> _PROBLEMAS A RESOLVER_
[a] Indique se cada afirmação abaixo está de acordo com o texto sobre a dívida pública, respondendo sim ou não e citando literalmente as palavras do texto que decidem a questão: (i) Segundo Guedes, metade dos R$ 600 bilhões em títulos públicos a vencer nos primeiros quatro meses de 2021 já está garantida; (ii) os R$ 200 bilhões mencionados pelo ministro virão da devolução de recursos de bancos públicos à União; (iii) as privatizações são consenso dentro do governo.
[b] Reproduza sem alterações a parte do texto sobre a dívida pública que começa em "Em videoconferência, o" e termina em "e de cabotagem.".

> _TRECHO FORNECIDO_

◆ ◆ ◆

Com reformas estruturais travadas no Congresso, o governo aposta em mecanismos extraordinários para diminuir uma dívida pública que deve encerrar o ano perto de 95% do PIB (Produto Interno Bruto) por causa dos gastos com a pandemia de Covid-19.
Sem os choques de longo prazo das reformas tributária e administrativa, que poderiam melhorar a confiança de investidores e eventualmente atrair recursos para o país, e com a demora na tramitação da PEC (Proposta de Emenda à Constituição) Emergencial, o governo já se prepara para usar artifícios laterais que têm um impacto muito mais tímido nas contas públicas.
Em audiência pública na comissão mista no Congresso que acompanha as ações para enfrentamento da pandemia do novo coronavírus, o ministro Paulo Guedes (Economia) afirmou em novembro que o governo vinha derrubando a relação dívida/PIB até o início da pandemia do novo coronavírus.
“Pois nós vamos derrubar de novo. Nós vamos derrubar de novo, seguindo os mesmos métodos”, afirmou. “Nós vamos desinvestir. Nós vamos privatizar. O Banco Central, enquanto estiver fazendo transferências, continua fazendo transferências. Nós vamos desalavancar os bancos públicos.”
Com exceção das privatizações, que não são consenso dentro do governo e, pelo menos no caso da Eletrobras, ficaram mais distantes após a série de apagões no Amapá, algumas das medidas devem sair do papel e aliviar o endividamento. O plano de Guedes também prevê a venda de imóveis da União.
Especialistas alertam, no entanto, que ações desse tipo são pontuais, servem apenas para que o governo ganhe um fôlego e não dispensam a implementação de reformas estruturantes e medidas de ajuste fiscal efetivo.
Para acalmar o mercado, Guedes afirmou na semana passada que a situação está sob controle e citou as medidas extraordinárias ao explicar a estratégia do governo.
Em videoconferência, o ministro afirmou que, dos R$ 600 bilhões em títulos públicos a vencer nos primeiros quatro meses de 2021, metade já está garantida pelo governo.
Segundo ele, R$ 200 bilhões virão de transferência de lucro do Banco Central para o Tesouro. Outros R$ 100 bilhões terão origem na devolução de recursos de bancos públicos à União.
“Não achamos que estamos em uma situação dramática. Se nossas reformas avançarem, isso vai acontecer com muita tranquilidade”, disse.
Para os trabalhos no Congresso, técnicos da equipe econômica elencaram algumas propostas em uma pauta considerada prioritária.
Na área de produtividade, defendem a votação ainda neste ano de projetos considerados menos polêmicos, como os marcos regulatórios do gás e de cabotagem.

◆ ◆ ◆

> _DADOS BRUTOS_
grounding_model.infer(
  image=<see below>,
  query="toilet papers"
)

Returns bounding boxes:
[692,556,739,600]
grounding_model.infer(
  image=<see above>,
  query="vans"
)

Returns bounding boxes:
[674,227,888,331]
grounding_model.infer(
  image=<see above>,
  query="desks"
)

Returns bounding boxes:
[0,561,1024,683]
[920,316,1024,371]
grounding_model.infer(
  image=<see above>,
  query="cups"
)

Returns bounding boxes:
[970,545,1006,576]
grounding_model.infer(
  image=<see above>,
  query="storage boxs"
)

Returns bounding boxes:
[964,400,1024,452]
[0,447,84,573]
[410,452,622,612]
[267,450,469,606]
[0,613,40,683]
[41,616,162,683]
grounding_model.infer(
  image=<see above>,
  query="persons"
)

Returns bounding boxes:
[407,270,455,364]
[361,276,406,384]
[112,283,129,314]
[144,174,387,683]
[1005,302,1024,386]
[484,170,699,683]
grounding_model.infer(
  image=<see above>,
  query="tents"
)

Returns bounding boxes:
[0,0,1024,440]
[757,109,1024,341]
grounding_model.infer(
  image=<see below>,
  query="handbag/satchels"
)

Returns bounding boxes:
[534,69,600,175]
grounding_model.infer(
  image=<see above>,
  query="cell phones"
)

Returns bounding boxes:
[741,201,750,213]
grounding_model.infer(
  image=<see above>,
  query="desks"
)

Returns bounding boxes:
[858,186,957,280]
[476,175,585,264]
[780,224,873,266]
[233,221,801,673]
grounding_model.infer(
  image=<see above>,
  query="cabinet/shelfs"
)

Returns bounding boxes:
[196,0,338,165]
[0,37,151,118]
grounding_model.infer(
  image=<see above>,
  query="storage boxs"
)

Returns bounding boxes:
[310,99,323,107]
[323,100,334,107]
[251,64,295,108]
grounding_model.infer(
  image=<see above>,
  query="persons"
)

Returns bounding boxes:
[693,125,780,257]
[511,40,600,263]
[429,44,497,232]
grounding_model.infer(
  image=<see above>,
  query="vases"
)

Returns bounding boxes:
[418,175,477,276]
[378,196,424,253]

◆ ◆ ◆

> _RESPOSTAS DAS TAREFAS_
[a]
(i) Sim: "dos R$ 600 bilhões em títulos públicos a vencer nos primeiros quatro meses de 2021, metade já está garantida pelo governo"
(ii) Não: "R$ 200 bilhões virão de transferência de lucro do Banco Central para o Tesouro"
(iii) Não: "Com exceção das privatizações, que não são consenso dentro do governo"

[b]
Em videoconferência, o ministro afirmou que, dos R$ 600 bilhões em títulos públicos a vencer nos primeiros quatro meses de 2021, metade já está garantida pelo governo.
Segundo ele, R$ 200 bilhões virão de transferência de lucro do Banco Central para o Tesouro. Outros R$ 100 bilhões terão origem na devolução de recursos de bancos públicos à União.
“Não achamos que estamos em uma situação dramática. Se nossas reformas avançarem, isso vai acontecer com muita tranquilidade”, disse.
Para os trabalhos no Congresso, técnicos da equipe econômica elencaram algumas propostas em uma pauta considerada prioritária.
Na área de produtividade, defendem a votação ainda neste ano de projetos considerados menos polêmicos, como os marcos regulatórios do gás e de cabotagem.